══ Data provided ══
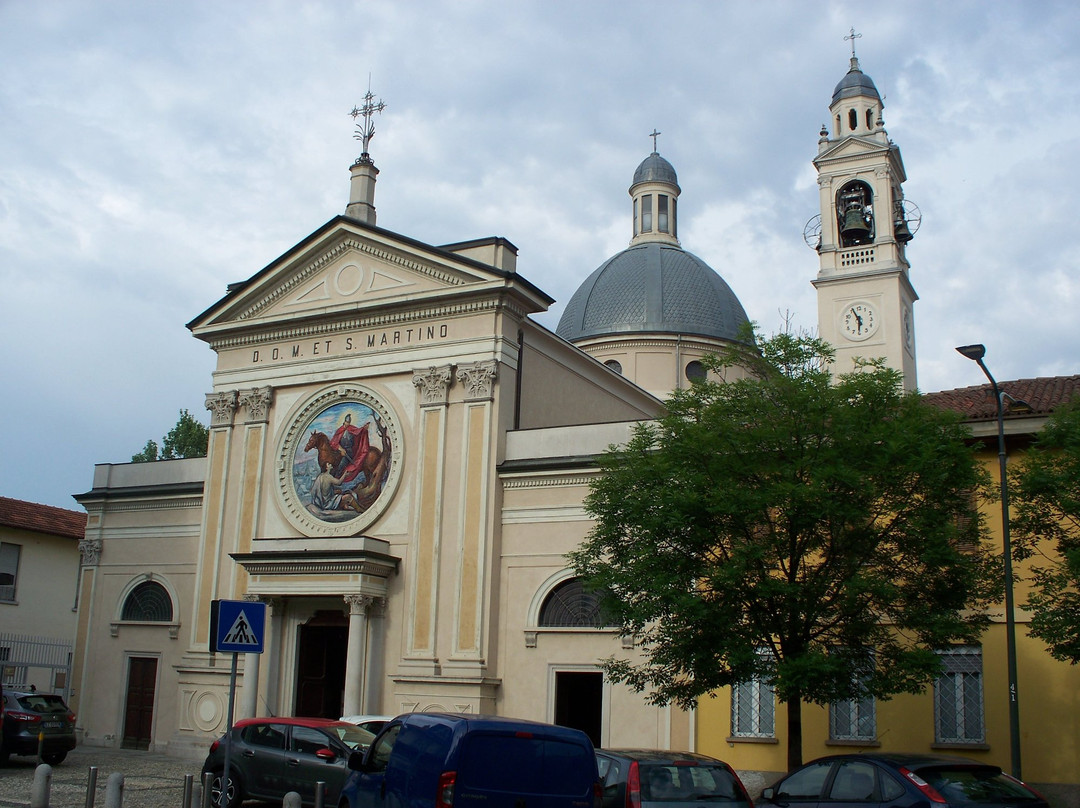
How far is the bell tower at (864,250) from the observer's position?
═══
══ Data provided ══
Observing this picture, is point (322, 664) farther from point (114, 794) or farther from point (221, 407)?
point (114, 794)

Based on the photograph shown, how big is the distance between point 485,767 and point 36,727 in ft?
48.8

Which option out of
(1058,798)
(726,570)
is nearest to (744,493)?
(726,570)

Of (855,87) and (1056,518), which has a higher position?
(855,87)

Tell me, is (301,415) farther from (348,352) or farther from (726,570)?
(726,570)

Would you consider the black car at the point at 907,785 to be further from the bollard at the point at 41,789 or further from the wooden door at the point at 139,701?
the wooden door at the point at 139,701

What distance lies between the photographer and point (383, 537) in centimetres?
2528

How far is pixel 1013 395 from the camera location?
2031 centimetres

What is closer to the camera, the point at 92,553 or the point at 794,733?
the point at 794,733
═══
▶ What to do: How many of the lines above contain the string "farther"? Reply with the number alone.

▶ Task solution: 2